------ Supplied material ------

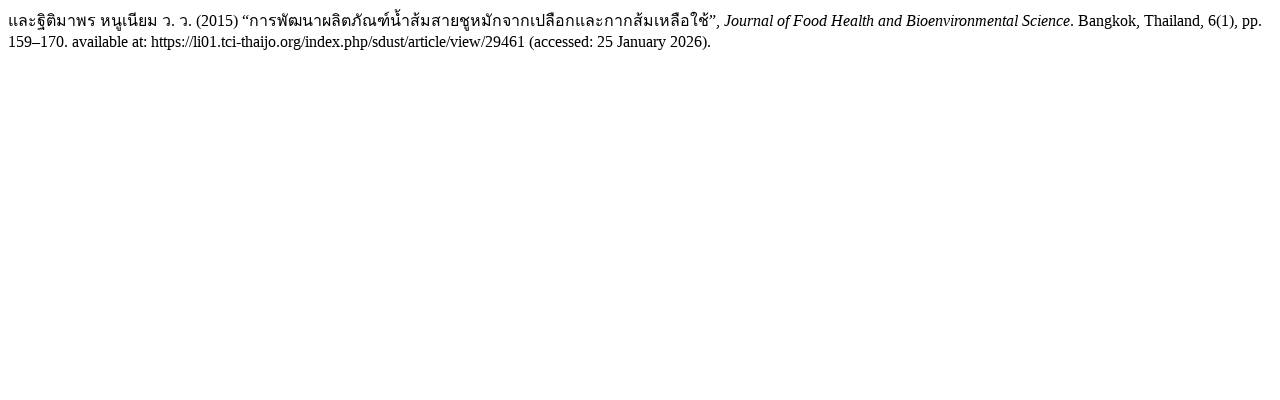

--- FILE ---
content_type: text/html; charset=UTF-8
request_url: https://li01.tci-thaijo.org/index.php/sdust/citationstylelanguage/get/harvard-cite-them-right?submissionId=29461&publicationId=3367
body_size: 212
content:
<div class="csl-bib-body">
  <div class="csl-entry">และฐิติมาพร หนูเนียม ว. ว. (2015) “การพัฒนาผลิตภัณฑ์น้ำส้มสายชูหมักจากเปลือกและกากส้มเหลือใช้”, <i>Journal of Food Health and Bioenvironmental Science</i>. Bangkok, Thailand, 6(1), pp. 159–170. available at: https://li01.tci-thaijo.org/index.php/sdust/article/view/29461 (accessed: 25 January 2026).</div>
</div>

------

Directions for this task = Without the pictures, write out every entry exactly as it appears.

Answer space =
--- FILE ---
content_type: text/html; charset=UTF-8
request_url: https://li01.tci-thaijo.org/index.php/sdust/citationstylelanguage/get/harvard-cite-them-right?submissionId=29461&publicationId=3367
body_size: 212
content:
<div class="csl-bib-body">
  <div class="csl-entry">และฐิติมาพร หนูเนียม ว. ว. (2015) “การพัฒนาผลิตภัณฑ์น้ำส้มสายชูหมักจากเปลือกและกากส้มเหลือใช้”, <i>Journal of Food Health and Bioenvironmental Science</i>. Bangkok, Thailand, 6(1), pp. 159–170. available at: https://li01.tci-thaijo.org/index.php/sdust/article/view/29461 (accessed: 25 January 2026).</div>
</div>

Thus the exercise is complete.